Bejaarden met dit gunstige voedingspatroon hebben 38 procent minder kans om de ziekte van Alzheimer te ontwikkelen dan mensen met juist tegenovergestelde eetgewoonten: weinig groente, veel rood vlees, enzovoorts. Mensen met een voedingspatroon dat tussen deze twee uitersten in zit, hebben 19 procent minder kans op de ziekte – opnieuw in vergelijking met mensen die veel rood vlees en weinig groenten nuttigen.
Het voedingspatroon dat nu gekoppeld is aan een kleinere kans op alzheimer bevat relatief veel omega-3 en omega-6 onverzadigde vetzuren, vitamine E en foliumzuur. Van deze stoffen was bekend dat ze waarschijnlijk beschermen tegen het ontwikkelen van de ziekte van Alzheimer.
Ook bevat het dieet relatief weinig verzadigde vetten. Van deze vetten is bekend dat ze de ziekte waarschijnlijk in de hand werken. In ons voedsel mengen deze voedingsstoffen echter en werken op elkaar in.
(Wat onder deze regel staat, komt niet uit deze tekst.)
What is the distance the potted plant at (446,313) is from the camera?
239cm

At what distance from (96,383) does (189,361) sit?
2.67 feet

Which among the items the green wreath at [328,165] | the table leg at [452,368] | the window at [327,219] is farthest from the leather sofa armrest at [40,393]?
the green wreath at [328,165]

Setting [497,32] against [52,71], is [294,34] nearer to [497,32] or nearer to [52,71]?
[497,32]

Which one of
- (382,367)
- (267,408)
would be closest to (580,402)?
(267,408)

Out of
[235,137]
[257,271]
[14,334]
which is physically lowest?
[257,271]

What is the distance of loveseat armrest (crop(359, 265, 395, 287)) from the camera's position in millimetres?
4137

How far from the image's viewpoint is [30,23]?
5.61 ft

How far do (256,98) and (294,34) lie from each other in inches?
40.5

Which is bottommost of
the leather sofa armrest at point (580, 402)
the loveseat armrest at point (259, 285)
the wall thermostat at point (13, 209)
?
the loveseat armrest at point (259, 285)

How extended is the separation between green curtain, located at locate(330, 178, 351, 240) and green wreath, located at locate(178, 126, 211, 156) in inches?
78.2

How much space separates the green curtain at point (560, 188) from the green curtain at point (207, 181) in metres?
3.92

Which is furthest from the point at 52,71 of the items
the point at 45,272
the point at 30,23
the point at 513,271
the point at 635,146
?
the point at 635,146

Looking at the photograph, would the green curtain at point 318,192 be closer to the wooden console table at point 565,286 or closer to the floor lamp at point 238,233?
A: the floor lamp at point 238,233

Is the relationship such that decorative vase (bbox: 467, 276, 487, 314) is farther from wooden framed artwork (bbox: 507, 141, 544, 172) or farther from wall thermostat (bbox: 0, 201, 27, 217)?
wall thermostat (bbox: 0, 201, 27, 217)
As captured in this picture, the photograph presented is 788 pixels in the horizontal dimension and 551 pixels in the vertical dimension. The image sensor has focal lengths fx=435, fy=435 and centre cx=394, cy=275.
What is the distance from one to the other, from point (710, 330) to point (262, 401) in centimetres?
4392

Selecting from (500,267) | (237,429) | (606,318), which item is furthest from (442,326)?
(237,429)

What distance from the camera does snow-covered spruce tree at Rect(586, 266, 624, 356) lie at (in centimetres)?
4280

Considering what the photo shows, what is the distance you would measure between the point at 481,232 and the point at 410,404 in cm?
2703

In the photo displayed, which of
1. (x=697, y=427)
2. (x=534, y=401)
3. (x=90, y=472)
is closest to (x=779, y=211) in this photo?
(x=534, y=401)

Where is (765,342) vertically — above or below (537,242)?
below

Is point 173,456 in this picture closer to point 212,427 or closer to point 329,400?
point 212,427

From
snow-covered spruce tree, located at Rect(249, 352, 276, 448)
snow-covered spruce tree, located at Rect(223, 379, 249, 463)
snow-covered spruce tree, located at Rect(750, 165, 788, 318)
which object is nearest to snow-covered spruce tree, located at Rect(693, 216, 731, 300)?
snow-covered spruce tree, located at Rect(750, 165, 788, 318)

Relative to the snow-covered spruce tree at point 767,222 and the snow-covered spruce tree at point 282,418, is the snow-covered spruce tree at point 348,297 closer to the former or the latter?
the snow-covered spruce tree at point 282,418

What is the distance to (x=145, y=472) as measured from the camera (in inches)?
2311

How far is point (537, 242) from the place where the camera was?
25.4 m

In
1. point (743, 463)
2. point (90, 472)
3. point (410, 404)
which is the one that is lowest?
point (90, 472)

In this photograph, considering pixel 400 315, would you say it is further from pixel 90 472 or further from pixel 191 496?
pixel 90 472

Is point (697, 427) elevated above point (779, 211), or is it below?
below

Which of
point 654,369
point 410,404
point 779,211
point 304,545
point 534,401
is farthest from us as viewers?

Dat maakt het lastig te voorspellen welk effect al onze maaltijden samen hebben op dementie.
Amerikanen onderzochten 2.148 New Yorkers van gemiddeld 77 jaar, allemaal zonder de ziekte van Alzheimer. Ze ondervroegen de proefpersonen uitgebreid over hun eetgedrag en berekenden precies welke voedingsstoffen de bejaarden binnenkregen. In de vier jaar daarna werden de proefpersonen elke anderhalf jaar getest op alzheimer – 253 werden dement.
Dit voedingspatroon bleek te beschermen tegen alzheimer: veel vis, gevogelte, fruit, noten, olie & azijn (sladressing), en veel groenten als tomaten, wortel, zoete aardappel, gele courgette, bloemkool, broccoli, spinazie en andere koolsoorten en bladgroenten, met daarnaast weinig volvette melkproducten, boter, rood vlees en orgaanvlees. Of het dieet langer dan vier jaar beschermt tegen alzheimer is niet bekend.